Today, every ethnic group in Afghanistan believes it is the loser and that others are winners. The Pashtuns want to have more seats in government and the non-Pashtuns believe they are being sidelined. Such attitudes reinforce ethnic extremists, who argue (for example) that Afghanistan is the land of the Pashtuns and that the Tajiks belong to Tajikistan, the Uzbeks to Uzbekistan, and the Turkmens to Turkmenistan; or (on the other side) that Afghanistan originally belonged to the Tajiks and that the Pashtuns migrated over centuries to the south and east of the country from what today is Pakistan.

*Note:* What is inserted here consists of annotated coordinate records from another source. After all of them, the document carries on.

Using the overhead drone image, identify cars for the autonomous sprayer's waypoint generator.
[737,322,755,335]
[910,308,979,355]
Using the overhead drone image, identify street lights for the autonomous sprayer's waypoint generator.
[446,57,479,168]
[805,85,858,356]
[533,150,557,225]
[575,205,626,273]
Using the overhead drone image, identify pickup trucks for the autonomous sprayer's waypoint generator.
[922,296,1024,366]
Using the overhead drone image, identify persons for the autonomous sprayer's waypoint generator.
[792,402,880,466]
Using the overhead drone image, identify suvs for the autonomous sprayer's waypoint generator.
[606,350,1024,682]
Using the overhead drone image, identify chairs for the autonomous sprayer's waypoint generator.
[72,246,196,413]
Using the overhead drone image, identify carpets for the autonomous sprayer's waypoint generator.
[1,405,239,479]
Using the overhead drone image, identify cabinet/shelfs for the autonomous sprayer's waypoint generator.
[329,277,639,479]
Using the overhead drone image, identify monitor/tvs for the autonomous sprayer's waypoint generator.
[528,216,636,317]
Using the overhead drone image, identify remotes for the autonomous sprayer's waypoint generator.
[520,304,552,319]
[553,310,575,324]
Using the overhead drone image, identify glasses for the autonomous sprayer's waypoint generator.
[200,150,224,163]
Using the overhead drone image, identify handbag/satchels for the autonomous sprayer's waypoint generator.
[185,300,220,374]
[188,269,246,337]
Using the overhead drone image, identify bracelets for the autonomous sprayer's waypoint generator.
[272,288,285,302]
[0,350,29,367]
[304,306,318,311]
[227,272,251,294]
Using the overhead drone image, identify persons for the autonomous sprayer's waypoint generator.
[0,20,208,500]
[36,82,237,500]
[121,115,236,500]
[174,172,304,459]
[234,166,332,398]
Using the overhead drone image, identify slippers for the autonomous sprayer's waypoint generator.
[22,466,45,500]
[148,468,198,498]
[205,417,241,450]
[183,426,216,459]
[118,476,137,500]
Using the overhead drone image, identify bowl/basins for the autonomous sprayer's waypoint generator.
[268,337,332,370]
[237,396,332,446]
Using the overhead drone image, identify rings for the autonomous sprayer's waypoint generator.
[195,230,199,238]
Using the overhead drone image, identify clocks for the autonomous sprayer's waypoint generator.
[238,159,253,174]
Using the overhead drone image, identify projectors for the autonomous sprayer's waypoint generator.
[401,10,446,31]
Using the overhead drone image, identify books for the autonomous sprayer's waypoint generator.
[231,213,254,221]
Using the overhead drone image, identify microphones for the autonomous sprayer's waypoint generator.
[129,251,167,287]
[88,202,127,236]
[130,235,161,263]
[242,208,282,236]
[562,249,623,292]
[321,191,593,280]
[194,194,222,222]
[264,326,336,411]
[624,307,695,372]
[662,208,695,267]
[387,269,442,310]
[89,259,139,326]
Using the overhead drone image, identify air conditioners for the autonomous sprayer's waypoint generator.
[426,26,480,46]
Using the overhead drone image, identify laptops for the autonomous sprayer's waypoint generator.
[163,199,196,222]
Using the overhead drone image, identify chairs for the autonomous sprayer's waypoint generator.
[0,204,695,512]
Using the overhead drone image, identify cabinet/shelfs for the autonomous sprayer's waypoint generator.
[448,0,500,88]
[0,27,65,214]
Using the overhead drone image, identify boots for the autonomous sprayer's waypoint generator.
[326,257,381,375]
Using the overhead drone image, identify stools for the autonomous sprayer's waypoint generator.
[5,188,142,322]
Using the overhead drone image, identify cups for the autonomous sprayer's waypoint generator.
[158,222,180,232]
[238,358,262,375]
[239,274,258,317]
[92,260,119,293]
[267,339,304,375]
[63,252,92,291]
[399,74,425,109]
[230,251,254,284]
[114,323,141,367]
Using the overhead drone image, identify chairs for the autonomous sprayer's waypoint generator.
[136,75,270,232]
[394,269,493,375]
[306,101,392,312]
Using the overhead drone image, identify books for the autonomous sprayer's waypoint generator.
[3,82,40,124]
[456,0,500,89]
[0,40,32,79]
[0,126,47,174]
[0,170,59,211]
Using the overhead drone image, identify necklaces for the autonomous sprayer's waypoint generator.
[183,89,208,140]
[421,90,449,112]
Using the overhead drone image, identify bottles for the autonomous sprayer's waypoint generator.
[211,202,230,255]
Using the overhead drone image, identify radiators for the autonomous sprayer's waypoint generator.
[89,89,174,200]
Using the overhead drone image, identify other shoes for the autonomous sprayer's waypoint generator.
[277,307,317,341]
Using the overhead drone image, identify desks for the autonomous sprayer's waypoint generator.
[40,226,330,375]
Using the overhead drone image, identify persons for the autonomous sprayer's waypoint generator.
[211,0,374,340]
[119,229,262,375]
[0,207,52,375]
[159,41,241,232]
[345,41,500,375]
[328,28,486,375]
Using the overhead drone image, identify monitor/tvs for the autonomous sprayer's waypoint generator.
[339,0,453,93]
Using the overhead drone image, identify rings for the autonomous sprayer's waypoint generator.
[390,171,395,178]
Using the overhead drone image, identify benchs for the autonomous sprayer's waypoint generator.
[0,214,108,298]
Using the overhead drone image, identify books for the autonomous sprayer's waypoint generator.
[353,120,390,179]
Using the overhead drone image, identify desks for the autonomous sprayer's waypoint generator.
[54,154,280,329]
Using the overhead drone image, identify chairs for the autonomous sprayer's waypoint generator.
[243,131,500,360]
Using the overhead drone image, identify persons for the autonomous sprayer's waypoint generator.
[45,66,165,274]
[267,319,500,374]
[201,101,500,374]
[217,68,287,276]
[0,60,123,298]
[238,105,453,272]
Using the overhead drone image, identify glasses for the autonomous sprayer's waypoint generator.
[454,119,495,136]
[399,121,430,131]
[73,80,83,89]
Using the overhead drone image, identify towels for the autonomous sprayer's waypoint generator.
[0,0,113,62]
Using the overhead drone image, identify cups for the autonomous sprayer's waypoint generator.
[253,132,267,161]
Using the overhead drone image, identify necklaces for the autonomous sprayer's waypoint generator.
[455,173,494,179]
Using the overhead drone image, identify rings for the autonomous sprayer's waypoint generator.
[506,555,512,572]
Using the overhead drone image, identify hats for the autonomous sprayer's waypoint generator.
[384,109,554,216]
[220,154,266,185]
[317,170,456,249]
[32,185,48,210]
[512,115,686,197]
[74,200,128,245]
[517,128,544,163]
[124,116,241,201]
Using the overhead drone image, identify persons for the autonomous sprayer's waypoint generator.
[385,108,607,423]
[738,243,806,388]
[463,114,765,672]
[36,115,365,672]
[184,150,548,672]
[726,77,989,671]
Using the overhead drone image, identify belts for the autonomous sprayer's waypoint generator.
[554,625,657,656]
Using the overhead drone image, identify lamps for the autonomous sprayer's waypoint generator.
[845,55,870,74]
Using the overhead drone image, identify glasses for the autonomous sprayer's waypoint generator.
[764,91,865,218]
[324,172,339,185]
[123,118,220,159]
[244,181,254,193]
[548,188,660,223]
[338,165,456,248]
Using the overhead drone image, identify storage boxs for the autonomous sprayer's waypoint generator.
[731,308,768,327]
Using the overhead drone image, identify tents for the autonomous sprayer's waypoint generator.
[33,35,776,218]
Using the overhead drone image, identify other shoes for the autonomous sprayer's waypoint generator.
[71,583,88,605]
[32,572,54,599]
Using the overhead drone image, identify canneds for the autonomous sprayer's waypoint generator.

The way out of this regressive aspect of the conflict is via the principle of “one size does not fit all”. There must be as much decentralisation as possible in Afghanistan to facilitate a federal system composed of several states, coordinated by a central government which sets foreign policy and has authority over a unified national army.
At present, the Afghan provinces are sites of bitter competition for power, what democracy there is limited to the centre, and the capital offers little in the way of resources for emerging from the crisis. In these conditions, only a federal democracy can ensure a healthy balance between centre and periphery. This can be done in a way that avoids the spectre of Afghanistan’s partition among lawless regional commanders, for a federal democracy (borrowing in realistic fashion from the experience of north America, western Europe and India) will also devolve real power to local populations; for example, Pashtun representation at federal and local level will increase, as befits their position as Afghanistan’s largest ethnic group.
The religious dimension
A solution to the regional and ethnic dimensions of Afghanistan’s insurgency, ambitious as that may be, would not end the war as long as its religious motivations persist. The Taliban leadership and their al-Qaida partners remain committed to imposing their extremist interpretation of political Islam on Afghanistan’s people, although they are also enmeshed in the foreign-policy calculations of regional powers. This aspect of the problem has no quick-fix solution.
The principal exit-route is deradicalisation of the next generations. The ingredients of the strategy needed here are multiple: social measures (education, alleviating poverty, creating employment opportunities); dialogue and communication; fighting corruption and the drug-economy. These are both short- and long-term tasks. But if the international community and the Afghan political community can devote energy and resources to these vital tasks, there may still be time to turn around a bleak situation.